Kinderhospize sind jedoch nicht für den dauerhaften Aufenthalt ausgelegt. Die Kinder und ihre Familien besuchen die Einrichtung, um eine Auszeit vom Alltag zu bekommen. Um durch die Unterstützung der Hospiz-Mitarbeiter aufatmen zu können. Für 28 Tage im Jahr bezahlen Pflege- und Krankenkassen diese Verschnaufpause zu 95 Prozent. Der Rest wird über Spenden finanziert.

Was Elena Kravets bleibt, ist da zu sein

In seltenen Fällen allerdings können die Aufenthalte auch länger dauern. Dann, wenn das Kind bereits im Sterben liegt und es keine andere Unterbringungsmöglichkeit gibt. So wie bei Milana. D

ie Fünfjährige sieht nichts mehr, sie wird über eine Sonde ernährt, bekommt Morphium, um die starken Schmerzen zu dämpfen.
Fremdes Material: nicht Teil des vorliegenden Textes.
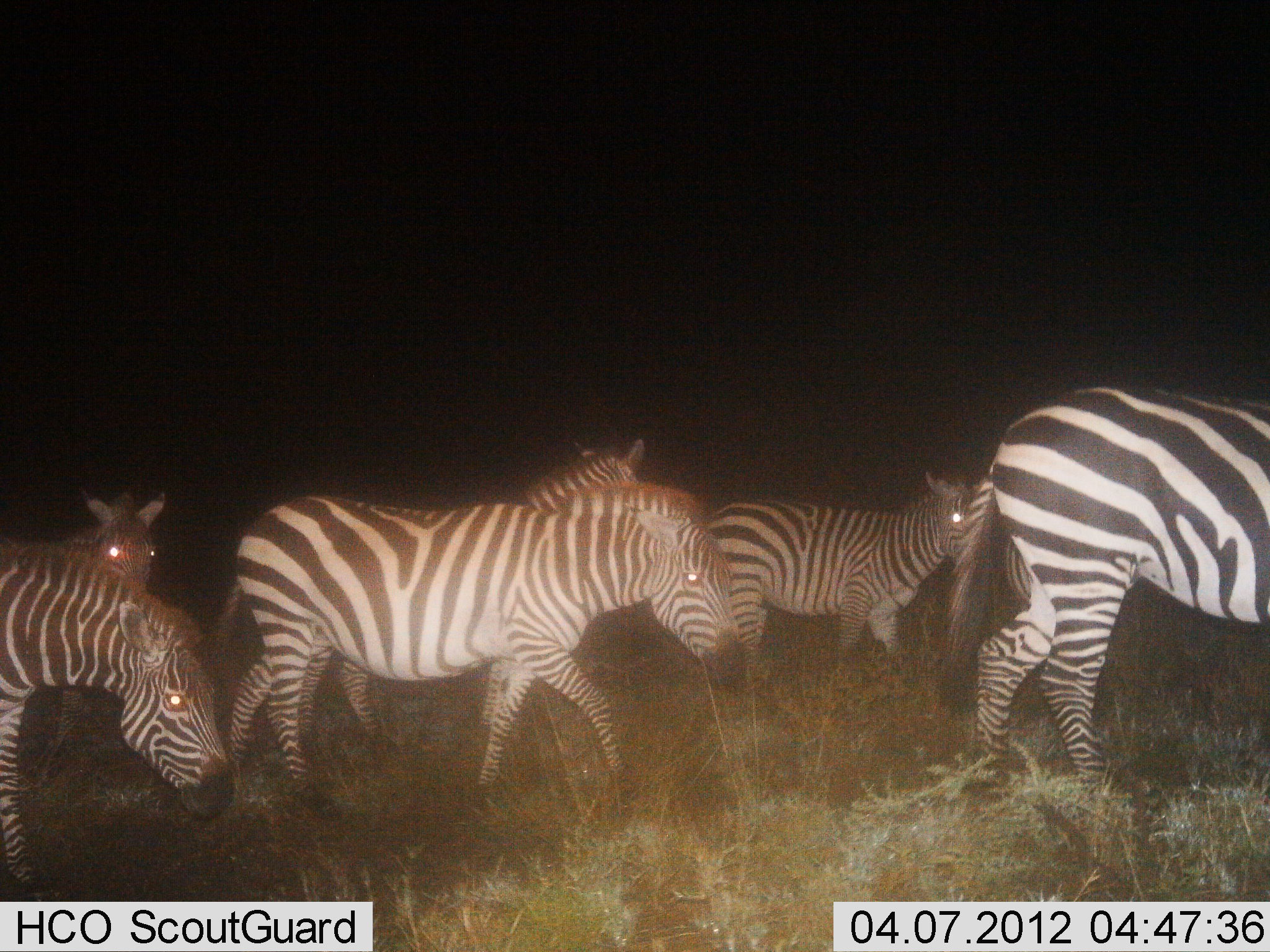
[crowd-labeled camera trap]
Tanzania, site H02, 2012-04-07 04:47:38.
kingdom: Animalia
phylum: Chordata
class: Mammalia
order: Perissodactyla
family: Equidae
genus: Equus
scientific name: Equus quagga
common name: plains zebra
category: zebra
Zebra (plains zebra) (Equus quagga), count 6. Behavior (volunteer vote fractions): standing 9%, resting 0%, moving 91%, interacting 4%. Young present (vote fraction): 9%. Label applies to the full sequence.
Manchmal weint sie leise, mit Tränen und verzerrtem Gesicht. Was sie noch wahrnimmt, lasse sich nicht genau sagen, meint eine Pflegerin.

Man merke aber an ihren Vitalzeichen, ob ihr etwas gefalle oder nicht. Was Elena Kravets bleibt, ist da zu sein. Die Wange ihre Tochter zu streicheln, ihr gut zuzureden, sie auf die Stirn zu küssen. Mehr kann sie nicht tun.
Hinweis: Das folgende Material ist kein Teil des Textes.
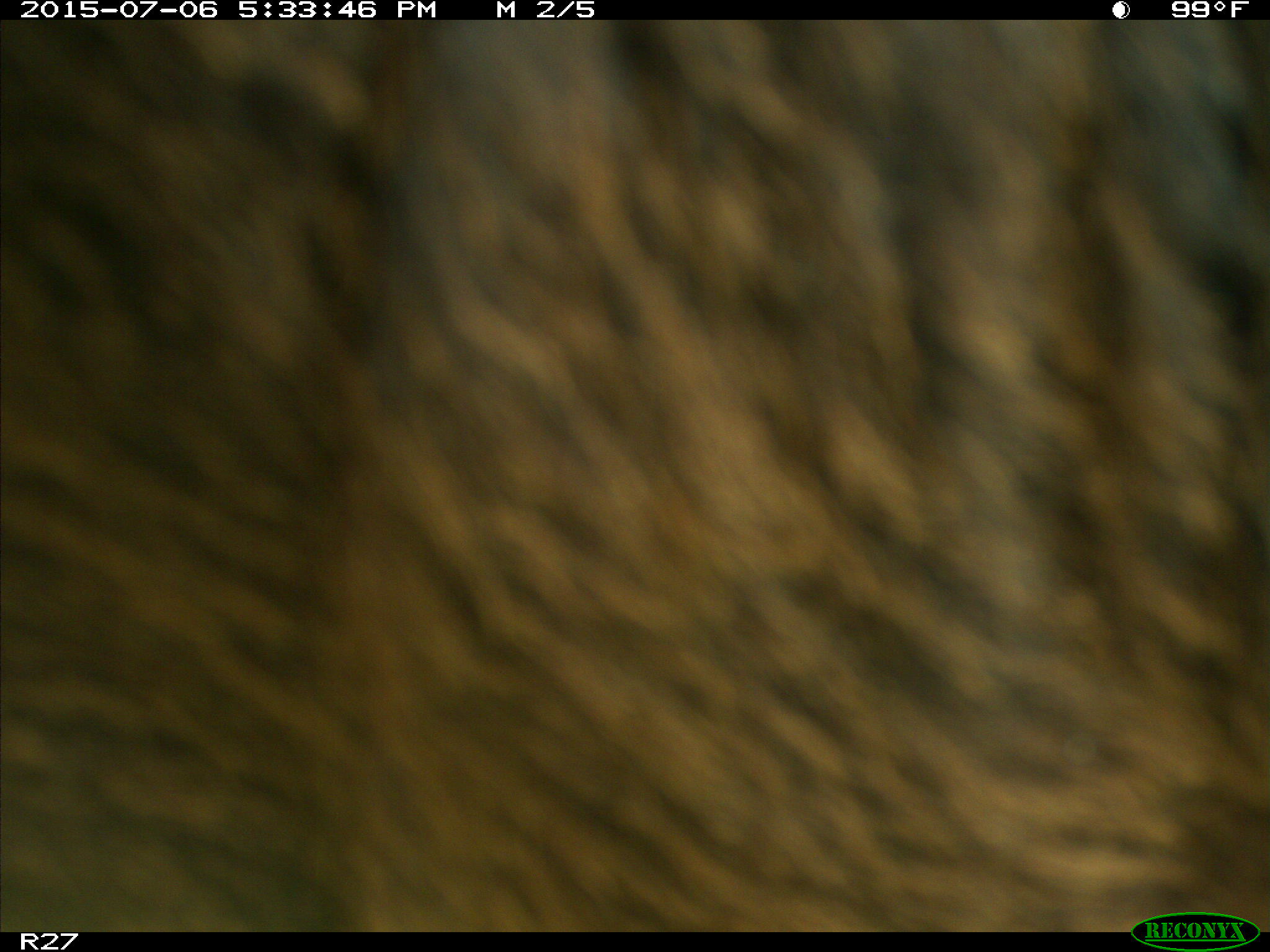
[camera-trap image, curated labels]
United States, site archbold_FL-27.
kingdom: Animalia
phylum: Chordata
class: Mammalia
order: Artiodactyla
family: Bovidae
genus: Bos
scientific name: Bos taurus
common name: domestic cow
Der Krieg, die Flucht, die Behandlung, die Operation, das Bangen, das Hoffen, die Gewissheit, das Warten – die vergangenen Monate haben Elena Kravets und ihre Familie aller Kraft beraubt. Ihren Schmerz sieht man der fünffachen Mutter an. Wenn sie lächelt, dann nur aus Höflichkeit.

Die 4.000 Euro, die Angelika Kolodin als Spendenziel ausgegeben hat, würden helfen. Um Milanas letzte Reise in ein gemeinsames Zuhause zu ermöglichen. Und wenn es mit einer größeren Wohnung nicht klappt, hat Elena Kravets schon einen anderen Verwendungszweck: „Wir würden von dem Geld dann die Beerdigung bezahlen“, sagt sie.

Wer Milanas Familie unterstützen möchte, kann das auf GoFundMe tun: https://www.gofundme.com/f/milana-liegt-im-sterben-bitte-spendet

Wann es so weit ist, wann Milana sterben wird, können auch die Ärzte nicht sagen. Dass sie ihren Kampf verlieren wird, ist jedoch sicher. „Milana ist in einem stabilen, aber ernsten Zustand“, sagt Elena Kravets: „Wir warten nur darauf, dass sie in den Himmel kommt“.